Вторая мировая война оказала шоковое воздействие на писателя. Он уже стал сомневаться в возможности исправить мир, сделать его более справедливым и менее жестоким. В работах последнего периода превалируют ноты сомнения в возможности успешной реализации разработанных ранее проектов усовершенствования мира. Затем эти сомнения перерастают в пессимизм и даже отчаяние. Это такие работы, как: «Что ожидает Homo Sapiens?» (1942 г.), «Наука и мировой разум» (1942 г.), «От 42-го по 44-й: современные мемуары» (1944 г.), «Разум на конце натянутой узды» (1945 г.). Своего апогея пессимизм и отчаяние достигли в последней из названных работ. Вероятно, мрачная тональность произведения объясняется еще тем, что писатель уже находился в тяжелом физическом состоянии и предчувствовал надвигающуюся смерть.
Некоторые биографы называют «Разум на конце натянутой узды» «исповедью» писателя. Хотя вряд ли можно в буквальном смысле говорить об исповеди, поскольку Уэллс был атеистом. И в последней своей работе он остается на атеистических позициях (правда, некоторые его высказывания можно отнести к разряду агностицизма[41]). Скорее работу можно назвать «приговором».

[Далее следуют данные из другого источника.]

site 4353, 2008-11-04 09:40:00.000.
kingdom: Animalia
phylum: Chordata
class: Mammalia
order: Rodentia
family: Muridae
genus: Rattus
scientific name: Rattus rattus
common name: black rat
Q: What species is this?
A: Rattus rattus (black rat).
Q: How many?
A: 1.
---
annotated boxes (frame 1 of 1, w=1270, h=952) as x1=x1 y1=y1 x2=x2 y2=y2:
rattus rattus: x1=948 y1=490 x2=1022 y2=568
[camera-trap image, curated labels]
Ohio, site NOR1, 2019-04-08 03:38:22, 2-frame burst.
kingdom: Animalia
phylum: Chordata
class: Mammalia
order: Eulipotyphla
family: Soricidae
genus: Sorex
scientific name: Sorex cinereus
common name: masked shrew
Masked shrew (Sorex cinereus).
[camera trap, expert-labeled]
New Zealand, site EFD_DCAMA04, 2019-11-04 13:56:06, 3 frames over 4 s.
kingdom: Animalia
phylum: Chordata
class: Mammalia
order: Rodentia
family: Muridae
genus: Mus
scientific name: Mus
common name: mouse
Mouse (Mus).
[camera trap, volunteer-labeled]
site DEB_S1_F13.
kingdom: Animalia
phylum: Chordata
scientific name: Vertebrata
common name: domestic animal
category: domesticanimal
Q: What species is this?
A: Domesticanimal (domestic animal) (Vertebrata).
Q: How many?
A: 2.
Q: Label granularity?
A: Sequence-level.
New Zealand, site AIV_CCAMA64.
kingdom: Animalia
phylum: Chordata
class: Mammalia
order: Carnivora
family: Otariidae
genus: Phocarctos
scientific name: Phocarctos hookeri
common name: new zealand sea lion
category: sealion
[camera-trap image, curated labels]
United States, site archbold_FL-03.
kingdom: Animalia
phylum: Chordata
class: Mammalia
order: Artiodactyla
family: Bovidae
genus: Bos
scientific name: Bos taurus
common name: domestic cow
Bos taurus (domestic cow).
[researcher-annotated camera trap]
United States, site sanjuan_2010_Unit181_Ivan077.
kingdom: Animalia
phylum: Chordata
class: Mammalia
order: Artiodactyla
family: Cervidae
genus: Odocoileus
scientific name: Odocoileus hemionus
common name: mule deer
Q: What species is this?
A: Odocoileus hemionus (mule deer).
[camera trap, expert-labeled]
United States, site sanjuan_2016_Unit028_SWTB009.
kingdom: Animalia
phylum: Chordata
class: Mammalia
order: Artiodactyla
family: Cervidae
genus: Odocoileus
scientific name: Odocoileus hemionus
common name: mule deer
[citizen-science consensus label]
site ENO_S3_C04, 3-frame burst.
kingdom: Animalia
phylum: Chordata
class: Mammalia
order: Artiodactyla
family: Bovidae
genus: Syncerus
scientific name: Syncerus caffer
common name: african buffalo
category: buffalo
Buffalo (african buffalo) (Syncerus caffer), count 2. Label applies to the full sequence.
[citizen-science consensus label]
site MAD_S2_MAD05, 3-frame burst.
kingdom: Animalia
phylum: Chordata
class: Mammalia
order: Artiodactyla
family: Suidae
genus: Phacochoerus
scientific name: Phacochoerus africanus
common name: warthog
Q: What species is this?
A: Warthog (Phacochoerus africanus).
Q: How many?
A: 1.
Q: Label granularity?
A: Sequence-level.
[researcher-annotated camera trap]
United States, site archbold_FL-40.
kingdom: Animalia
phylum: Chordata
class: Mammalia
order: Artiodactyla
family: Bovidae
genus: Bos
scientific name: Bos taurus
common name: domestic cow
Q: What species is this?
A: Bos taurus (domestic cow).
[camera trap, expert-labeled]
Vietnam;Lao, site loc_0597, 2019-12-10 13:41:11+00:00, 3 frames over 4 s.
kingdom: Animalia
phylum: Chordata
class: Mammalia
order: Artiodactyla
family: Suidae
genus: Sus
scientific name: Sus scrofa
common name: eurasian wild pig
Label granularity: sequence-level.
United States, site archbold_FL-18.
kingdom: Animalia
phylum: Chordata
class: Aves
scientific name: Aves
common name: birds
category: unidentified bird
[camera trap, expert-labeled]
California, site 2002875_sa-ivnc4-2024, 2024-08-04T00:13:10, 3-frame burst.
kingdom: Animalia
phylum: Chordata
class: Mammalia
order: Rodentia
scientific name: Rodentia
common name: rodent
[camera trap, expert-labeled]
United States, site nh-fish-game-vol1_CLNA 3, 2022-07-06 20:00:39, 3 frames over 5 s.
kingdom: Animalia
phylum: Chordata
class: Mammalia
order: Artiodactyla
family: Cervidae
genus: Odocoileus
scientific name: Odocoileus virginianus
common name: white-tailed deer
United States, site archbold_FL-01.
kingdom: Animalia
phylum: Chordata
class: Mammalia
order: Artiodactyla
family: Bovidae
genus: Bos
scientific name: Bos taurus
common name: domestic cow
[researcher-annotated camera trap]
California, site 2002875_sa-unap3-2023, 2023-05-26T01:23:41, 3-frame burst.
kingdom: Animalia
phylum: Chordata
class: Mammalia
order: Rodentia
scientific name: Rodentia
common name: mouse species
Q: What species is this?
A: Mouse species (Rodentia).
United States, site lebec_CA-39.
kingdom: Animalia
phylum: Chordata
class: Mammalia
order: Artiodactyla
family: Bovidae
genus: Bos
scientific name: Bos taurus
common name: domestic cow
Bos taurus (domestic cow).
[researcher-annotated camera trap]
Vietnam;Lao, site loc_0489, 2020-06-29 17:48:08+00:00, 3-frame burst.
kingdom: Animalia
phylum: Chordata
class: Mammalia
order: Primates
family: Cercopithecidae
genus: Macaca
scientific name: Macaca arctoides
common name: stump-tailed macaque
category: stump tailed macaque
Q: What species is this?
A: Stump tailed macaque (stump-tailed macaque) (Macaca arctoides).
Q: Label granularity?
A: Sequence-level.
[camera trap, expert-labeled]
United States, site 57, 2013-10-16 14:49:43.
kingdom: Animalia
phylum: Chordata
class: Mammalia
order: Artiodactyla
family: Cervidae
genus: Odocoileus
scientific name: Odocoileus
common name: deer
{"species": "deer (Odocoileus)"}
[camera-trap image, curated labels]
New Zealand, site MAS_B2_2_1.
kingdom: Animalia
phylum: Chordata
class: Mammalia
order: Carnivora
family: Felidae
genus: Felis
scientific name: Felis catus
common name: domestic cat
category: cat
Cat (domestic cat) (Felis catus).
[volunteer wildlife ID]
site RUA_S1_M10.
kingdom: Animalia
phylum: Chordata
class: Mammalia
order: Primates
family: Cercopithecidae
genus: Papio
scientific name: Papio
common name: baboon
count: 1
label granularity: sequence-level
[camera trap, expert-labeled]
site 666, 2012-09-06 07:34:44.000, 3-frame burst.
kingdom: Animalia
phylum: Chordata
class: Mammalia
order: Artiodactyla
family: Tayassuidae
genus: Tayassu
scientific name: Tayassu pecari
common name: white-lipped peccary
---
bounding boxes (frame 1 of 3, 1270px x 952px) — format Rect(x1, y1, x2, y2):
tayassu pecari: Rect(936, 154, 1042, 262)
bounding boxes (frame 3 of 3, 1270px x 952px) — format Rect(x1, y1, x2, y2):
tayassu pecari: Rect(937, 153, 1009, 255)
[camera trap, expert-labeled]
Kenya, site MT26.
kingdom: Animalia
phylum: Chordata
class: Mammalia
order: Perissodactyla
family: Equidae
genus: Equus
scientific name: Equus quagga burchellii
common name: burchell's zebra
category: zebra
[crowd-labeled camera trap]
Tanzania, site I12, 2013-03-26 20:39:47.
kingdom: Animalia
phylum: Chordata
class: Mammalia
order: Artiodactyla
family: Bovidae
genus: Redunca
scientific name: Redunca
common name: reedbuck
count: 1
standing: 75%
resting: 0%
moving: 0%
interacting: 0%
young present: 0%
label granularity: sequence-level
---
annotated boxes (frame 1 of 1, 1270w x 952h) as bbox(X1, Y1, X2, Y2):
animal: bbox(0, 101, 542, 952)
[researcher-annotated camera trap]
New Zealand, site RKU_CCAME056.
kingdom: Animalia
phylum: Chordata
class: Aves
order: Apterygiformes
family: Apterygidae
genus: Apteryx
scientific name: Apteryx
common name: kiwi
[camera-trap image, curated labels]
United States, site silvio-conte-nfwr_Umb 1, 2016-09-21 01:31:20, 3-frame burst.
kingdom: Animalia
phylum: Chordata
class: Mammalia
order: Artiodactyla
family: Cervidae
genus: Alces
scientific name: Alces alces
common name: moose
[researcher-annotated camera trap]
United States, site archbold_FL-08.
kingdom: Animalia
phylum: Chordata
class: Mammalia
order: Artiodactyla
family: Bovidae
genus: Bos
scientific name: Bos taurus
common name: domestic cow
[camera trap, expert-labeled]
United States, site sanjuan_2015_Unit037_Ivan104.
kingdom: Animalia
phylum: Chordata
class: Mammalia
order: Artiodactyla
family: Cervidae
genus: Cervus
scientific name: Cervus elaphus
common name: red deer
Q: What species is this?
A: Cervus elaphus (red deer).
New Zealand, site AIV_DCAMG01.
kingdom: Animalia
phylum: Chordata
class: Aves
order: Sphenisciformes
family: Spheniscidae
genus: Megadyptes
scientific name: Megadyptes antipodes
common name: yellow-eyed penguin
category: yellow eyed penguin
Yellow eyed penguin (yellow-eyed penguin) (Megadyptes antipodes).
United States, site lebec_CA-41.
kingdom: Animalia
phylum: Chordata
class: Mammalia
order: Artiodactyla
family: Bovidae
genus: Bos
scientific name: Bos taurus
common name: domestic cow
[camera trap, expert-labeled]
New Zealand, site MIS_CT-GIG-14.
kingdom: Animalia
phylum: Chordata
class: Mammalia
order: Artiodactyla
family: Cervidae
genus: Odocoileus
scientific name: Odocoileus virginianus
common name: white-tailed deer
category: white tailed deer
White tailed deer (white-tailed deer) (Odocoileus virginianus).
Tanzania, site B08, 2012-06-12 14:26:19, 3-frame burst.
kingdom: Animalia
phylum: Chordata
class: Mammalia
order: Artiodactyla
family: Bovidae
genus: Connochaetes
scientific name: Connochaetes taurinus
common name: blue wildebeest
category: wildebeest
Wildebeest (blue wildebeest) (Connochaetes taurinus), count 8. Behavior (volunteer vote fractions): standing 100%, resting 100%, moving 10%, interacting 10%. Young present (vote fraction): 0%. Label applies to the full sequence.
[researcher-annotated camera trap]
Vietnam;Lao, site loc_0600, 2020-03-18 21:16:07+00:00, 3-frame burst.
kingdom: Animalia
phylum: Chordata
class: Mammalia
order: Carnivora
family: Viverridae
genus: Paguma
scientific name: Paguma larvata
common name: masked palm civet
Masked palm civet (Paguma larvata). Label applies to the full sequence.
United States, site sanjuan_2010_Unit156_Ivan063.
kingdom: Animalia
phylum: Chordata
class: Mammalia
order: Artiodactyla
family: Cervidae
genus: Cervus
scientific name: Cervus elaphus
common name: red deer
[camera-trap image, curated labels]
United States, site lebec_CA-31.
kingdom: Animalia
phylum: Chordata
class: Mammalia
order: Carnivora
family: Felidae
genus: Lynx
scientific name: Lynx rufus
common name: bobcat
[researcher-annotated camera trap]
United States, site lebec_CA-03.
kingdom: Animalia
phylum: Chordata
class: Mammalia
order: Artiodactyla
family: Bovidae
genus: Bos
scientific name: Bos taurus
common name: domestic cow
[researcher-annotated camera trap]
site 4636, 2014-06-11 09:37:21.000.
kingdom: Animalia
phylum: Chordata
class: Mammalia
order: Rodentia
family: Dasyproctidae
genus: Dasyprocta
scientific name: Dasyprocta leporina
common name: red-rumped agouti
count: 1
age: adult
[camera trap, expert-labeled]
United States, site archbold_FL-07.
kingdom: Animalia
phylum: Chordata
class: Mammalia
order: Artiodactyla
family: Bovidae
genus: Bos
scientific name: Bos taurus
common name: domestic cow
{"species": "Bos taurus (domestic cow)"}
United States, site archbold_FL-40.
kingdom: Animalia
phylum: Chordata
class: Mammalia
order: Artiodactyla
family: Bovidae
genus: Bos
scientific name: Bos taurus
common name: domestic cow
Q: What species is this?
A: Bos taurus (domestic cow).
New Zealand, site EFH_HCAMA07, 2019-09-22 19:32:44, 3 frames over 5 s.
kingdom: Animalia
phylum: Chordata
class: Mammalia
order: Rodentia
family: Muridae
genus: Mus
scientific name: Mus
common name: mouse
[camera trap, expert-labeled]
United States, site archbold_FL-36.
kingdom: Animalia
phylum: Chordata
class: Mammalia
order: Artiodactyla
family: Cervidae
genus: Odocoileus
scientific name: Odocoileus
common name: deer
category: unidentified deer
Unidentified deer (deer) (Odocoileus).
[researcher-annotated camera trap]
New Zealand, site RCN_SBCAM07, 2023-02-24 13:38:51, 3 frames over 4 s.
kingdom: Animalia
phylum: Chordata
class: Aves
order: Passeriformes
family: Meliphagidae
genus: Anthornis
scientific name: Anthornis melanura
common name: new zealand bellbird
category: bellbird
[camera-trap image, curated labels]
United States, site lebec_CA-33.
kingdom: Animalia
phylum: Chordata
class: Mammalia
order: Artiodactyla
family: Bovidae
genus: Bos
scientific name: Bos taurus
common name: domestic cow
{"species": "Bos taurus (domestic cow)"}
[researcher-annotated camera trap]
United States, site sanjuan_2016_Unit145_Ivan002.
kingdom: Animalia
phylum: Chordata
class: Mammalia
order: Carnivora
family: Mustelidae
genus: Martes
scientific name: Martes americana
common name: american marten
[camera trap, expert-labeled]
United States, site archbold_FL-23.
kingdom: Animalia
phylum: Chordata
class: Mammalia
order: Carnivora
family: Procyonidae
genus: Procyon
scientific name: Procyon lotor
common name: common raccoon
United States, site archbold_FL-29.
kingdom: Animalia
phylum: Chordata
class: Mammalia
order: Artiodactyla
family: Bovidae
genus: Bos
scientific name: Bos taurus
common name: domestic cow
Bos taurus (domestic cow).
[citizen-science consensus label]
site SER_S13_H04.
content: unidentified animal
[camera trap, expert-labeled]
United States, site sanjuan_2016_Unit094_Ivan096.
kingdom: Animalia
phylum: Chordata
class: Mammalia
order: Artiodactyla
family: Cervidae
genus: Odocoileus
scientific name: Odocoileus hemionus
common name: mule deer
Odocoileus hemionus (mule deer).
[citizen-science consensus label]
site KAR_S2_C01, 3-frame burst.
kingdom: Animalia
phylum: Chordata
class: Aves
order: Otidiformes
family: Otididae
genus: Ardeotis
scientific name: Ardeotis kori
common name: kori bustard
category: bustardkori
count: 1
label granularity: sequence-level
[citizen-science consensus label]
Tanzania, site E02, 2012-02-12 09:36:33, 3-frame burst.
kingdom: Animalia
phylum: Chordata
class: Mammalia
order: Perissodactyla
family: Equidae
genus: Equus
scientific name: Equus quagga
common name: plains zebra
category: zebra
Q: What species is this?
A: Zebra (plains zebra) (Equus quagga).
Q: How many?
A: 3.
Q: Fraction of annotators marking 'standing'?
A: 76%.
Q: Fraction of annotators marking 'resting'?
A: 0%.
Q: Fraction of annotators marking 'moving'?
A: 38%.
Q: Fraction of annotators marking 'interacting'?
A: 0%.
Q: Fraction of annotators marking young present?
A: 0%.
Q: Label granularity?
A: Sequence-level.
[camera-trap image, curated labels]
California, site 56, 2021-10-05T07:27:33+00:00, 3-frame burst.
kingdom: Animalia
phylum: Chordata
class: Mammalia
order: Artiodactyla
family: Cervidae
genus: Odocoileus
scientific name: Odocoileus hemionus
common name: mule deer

Во-первых, приговором человечеству. Потому, что писатель не оставлял ему почти никаких шансов на выживание. И уж тем более на переход в какое-то более совершенное состояние. Вот страшные вердикты писателя:
«Конец всего, что мы называем жизнью, близок, и его нельзя избежать».
«Автор убежден, что выхода нет ни в обход, ни напрямую. Это конец».
«Ряд событий заставляет разумного наблюдателя осознать, что человеческая история уже подошла к концу и что Homo sapiens, как ему понравилось называть себя, в своем нынешнем виде отыгран».
Во-вторых, приговором самому себе. Потому, что писатель разочаровался в своих убеждениях, которые он формировал всю предшествующую жизнь, – в рационализме и способности разума управлять миром. Он, как пишут биографы писателя, в конце жизни несколько сожалел, что встал на путь чрезмерного интеллектуализма. Мол, прав был премудрый Соломон, сказавший: «От многой мудрости много скорби, и умножающий знание умножает печаль» (Еккл. 1:18). Энтони Уэст (внебрачный сын Г. Уэллса), комментируя «Разум на конце натянутой узды», утверждал, что его отец «осознал, что был не прав, отказавшись от артистизма, искусства, художественности ради социологии», и потому впал в отчаяние.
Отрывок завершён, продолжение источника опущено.